The concentrate, produced by repeatedly boiling tea leaves, will keep for several days and is commonly used in cities. The tea is then combined with salt and butter in a special tea blender and stirred vigorously before serving hot. Now an electric blender is often used. The history of origin of tea in Tibet dates back to the 7th century during the Tang dynasty.
However, it didn’t reach its universal status until around the 13th century, the time of the Shakya hierarchy and the Phagmodu kings. The highest quality of tea is obtained by boiling the tea leaves in water for half a day, achieving a dark brown color. It is then skimmed, and poured into a cylinder with sweet and salty Yak butter, which is then stirred.
The result is a purple liquid that is about the thickness of a stew or thick oil. It is then poured into tea clay, jars. Another method is to boil the water and add a handful of tea in the water, which is allowed to steep until it is almost black. The salt is then added, along with some soda if desired.
The tea is then strained through a horse-haired or colander in a wooden butter churn, and a large piece of butter is added. This is then stirred until the tea reaches the proper consistency and transferred to copper pots that sit in a brazier to keep them warm.
When a mixer is not available, a wooden bowl and quick stirring will suffice. Nowadays, when tea leaves, yak butter, and wood butter drums are not available, people often make butter tea using tea bags. Different types of butter available on the market and a blender for churn.
Tongba is a millet-based alcoholic drink commonly found in the eastern mountainous region of Nepal and neighboring Darjeeling and Sikkim. It is the traditional and indigenous beverage of the Limbu people of eastern Nepal. Tongba is culturally and religiously vital to the Limbu people of eastern Nepal.

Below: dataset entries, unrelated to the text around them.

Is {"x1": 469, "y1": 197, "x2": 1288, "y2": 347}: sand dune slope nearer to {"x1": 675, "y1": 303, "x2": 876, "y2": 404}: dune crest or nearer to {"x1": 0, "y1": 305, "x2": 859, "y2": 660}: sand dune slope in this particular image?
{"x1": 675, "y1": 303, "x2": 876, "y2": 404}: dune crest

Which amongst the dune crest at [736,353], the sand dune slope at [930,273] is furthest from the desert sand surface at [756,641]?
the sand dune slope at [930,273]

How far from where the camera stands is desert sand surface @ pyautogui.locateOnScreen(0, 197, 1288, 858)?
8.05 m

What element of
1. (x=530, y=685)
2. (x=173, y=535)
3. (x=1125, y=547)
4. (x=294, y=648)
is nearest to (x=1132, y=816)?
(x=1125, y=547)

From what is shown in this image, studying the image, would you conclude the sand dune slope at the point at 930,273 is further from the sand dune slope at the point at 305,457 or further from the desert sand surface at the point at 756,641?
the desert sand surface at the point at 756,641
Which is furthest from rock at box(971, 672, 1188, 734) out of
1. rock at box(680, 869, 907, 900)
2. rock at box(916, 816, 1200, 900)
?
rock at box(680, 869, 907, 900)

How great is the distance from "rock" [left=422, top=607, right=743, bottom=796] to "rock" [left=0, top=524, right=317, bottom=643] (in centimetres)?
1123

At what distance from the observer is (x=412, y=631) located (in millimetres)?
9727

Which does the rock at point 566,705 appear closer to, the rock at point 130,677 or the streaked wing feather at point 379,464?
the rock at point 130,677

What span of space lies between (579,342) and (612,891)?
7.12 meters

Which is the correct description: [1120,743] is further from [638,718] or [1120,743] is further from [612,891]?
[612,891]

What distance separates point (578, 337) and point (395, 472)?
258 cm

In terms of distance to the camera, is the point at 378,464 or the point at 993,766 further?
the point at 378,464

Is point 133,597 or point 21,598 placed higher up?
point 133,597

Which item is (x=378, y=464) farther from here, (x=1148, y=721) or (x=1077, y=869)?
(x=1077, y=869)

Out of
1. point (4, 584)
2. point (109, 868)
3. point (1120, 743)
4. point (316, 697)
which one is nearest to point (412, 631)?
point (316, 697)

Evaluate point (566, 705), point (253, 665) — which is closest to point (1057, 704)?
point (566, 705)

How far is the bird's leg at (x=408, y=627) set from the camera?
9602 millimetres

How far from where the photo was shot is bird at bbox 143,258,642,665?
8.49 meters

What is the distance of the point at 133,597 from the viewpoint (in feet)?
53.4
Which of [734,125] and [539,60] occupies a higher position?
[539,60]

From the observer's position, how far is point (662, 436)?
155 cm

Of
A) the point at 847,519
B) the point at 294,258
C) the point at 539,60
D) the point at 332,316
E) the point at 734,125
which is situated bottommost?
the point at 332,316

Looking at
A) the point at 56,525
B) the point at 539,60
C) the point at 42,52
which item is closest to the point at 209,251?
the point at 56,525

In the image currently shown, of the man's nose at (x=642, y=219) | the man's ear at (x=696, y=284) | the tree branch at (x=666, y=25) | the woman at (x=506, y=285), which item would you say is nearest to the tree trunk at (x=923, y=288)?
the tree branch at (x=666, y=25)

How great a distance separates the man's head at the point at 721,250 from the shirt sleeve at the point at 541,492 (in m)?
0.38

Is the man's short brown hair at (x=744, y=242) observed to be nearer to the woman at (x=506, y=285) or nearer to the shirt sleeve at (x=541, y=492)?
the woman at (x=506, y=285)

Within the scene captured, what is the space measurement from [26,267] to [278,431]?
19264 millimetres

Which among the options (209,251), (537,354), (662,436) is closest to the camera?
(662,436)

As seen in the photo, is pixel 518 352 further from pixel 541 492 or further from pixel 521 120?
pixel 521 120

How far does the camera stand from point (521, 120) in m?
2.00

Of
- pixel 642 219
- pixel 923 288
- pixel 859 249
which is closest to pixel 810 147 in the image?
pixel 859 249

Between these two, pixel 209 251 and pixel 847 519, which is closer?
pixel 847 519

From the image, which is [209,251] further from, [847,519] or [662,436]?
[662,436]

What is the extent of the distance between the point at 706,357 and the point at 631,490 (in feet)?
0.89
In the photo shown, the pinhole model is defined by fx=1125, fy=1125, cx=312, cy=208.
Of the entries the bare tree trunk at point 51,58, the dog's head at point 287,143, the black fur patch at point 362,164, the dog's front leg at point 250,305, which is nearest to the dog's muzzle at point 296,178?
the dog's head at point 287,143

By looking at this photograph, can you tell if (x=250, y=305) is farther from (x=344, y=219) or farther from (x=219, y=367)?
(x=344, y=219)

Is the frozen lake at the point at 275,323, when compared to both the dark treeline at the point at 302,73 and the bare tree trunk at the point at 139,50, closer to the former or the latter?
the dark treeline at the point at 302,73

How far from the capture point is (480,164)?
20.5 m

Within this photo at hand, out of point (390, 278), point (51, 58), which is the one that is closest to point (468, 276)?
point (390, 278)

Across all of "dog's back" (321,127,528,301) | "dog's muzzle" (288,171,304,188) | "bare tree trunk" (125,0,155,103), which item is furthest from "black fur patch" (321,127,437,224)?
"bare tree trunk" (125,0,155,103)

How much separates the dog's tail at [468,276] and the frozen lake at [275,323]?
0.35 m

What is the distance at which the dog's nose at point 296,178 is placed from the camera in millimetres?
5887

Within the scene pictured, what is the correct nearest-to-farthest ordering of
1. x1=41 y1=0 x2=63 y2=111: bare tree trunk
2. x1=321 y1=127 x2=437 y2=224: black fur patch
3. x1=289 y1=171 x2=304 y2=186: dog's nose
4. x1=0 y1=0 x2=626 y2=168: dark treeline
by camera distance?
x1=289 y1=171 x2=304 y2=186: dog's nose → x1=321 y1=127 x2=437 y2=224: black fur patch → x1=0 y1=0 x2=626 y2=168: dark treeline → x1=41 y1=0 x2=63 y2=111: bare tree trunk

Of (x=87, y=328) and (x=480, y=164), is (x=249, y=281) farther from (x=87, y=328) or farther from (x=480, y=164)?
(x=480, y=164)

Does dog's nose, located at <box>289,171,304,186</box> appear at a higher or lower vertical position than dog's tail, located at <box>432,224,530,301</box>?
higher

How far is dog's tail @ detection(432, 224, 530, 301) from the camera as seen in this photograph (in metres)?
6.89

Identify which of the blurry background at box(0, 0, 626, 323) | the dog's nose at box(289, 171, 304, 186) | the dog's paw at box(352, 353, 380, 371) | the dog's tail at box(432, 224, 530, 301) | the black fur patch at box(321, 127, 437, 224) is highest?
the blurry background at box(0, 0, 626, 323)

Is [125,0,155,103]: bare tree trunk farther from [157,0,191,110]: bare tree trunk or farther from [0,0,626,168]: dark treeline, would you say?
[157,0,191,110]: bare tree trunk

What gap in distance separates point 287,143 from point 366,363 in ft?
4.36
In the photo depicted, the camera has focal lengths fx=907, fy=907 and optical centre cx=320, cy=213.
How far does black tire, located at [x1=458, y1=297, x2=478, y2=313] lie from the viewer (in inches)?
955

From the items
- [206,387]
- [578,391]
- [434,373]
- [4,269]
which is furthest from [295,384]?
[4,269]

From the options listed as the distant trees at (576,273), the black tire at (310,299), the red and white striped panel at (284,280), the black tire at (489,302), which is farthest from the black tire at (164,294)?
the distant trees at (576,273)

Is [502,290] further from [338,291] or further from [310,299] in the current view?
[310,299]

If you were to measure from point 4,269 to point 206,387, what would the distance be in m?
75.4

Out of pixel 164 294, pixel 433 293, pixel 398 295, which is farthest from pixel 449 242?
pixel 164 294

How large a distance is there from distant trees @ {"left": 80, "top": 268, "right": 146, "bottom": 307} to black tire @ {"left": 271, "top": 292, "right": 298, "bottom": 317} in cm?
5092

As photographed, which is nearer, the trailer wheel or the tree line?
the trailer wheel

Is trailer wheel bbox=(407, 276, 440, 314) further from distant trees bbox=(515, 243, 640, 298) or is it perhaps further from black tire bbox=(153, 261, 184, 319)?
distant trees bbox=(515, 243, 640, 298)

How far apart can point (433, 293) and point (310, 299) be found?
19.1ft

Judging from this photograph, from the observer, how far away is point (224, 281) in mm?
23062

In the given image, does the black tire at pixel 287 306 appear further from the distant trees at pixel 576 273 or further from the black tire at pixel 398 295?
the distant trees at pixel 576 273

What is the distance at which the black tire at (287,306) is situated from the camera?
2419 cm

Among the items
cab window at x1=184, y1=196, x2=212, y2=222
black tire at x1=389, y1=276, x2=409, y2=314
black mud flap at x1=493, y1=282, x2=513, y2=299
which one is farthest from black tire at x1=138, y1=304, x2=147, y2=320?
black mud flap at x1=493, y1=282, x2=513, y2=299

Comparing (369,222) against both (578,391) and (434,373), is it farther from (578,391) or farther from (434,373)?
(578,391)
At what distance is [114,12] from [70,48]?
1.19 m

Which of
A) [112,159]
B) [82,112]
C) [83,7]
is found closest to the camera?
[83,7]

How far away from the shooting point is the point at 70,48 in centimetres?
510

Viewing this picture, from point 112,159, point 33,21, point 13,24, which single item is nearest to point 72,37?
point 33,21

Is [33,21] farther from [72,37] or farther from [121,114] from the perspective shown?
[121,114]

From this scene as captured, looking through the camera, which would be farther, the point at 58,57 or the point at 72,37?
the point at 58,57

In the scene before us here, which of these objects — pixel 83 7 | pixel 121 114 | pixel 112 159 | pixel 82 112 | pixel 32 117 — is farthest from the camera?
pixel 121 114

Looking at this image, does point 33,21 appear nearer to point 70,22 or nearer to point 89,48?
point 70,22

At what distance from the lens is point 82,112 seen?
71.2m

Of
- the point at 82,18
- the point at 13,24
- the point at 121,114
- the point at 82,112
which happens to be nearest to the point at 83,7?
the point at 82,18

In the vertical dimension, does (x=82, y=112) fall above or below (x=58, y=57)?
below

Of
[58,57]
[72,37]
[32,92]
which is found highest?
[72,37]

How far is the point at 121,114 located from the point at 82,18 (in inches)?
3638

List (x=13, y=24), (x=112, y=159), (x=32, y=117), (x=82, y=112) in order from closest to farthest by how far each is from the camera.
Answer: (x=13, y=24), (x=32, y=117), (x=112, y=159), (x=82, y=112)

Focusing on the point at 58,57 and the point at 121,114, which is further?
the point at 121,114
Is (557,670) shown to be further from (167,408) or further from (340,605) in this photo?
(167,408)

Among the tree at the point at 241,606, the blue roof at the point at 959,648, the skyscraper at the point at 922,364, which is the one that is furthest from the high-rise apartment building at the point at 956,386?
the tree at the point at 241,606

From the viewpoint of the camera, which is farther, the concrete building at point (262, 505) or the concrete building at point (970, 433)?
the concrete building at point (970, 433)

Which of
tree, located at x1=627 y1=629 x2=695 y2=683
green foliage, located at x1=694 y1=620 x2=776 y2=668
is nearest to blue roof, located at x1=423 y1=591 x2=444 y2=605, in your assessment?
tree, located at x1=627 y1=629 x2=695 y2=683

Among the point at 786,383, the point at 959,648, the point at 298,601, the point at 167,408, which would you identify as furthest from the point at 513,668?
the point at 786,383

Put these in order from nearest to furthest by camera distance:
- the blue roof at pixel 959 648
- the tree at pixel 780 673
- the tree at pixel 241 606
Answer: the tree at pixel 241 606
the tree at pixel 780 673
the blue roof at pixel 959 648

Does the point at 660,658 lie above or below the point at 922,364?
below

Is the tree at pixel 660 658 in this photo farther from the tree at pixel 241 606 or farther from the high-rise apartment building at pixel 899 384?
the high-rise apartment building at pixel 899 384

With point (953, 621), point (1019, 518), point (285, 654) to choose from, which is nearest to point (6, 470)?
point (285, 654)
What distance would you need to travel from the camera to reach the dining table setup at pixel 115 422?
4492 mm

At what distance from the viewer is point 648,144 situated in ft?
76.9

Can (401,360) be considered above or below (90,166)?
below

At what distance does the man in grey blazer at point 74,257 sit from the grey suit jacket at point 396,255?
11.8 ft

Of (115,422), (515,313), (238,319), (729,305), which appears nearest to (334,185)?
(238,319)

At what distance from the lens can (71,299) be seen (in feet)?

Taplejung is the ultimate destination for drinking Tongba. Offering Tongba is respect for a visitor in Limbu people and should also have drinks on occasions and festivals. Tongba is actually the container that contains the fermented millet drink known as mandokpenaa ti. Mandokpenaa ti is prepared by cooking and fermenting whole grain millet.
Cooked corn is cooled and mixed with khesung (which is a source of mold, bacteria, and yeast). The dough is then collected and placed in a woven bamboo basket lined with green or plastic leaves, covered with a thick cloth. And allowed to stay in a warm place for 1-2 days, depending on the temperature.
The pastry is then packed tightly in a clay jar or plastic jars and the opening is generally sealed to prevent air from entering. After 7-15 days, also depending on the temperature, the fermentation is complete and the mass is converted to ti mandokpenaa. Ti mandokpenaa time is left to remain undisturbed in the pot after completion of fermentation leads to maturation of ti mandokpenaa. During the maturation of the flavors and the flavor intensifies even become more matured.
Traditionally, it is stored for about six months. It is consumed in a unique way: fermented corn is placed in a container, also traditionally called Tongba, and boiled water is poured into it to the brim. It is then left to rest for about five minutes.
Once the five minutes has elapsed then it is ready to drink. Thin bamboo straw with a blunt end, but perforated on the side acting as a filter, is inserted into the container to suck hot water and alcohol from the corn kernels. Warmer water is added as the tongba becomes dry, and the process is repeated until the alcohol is depleted.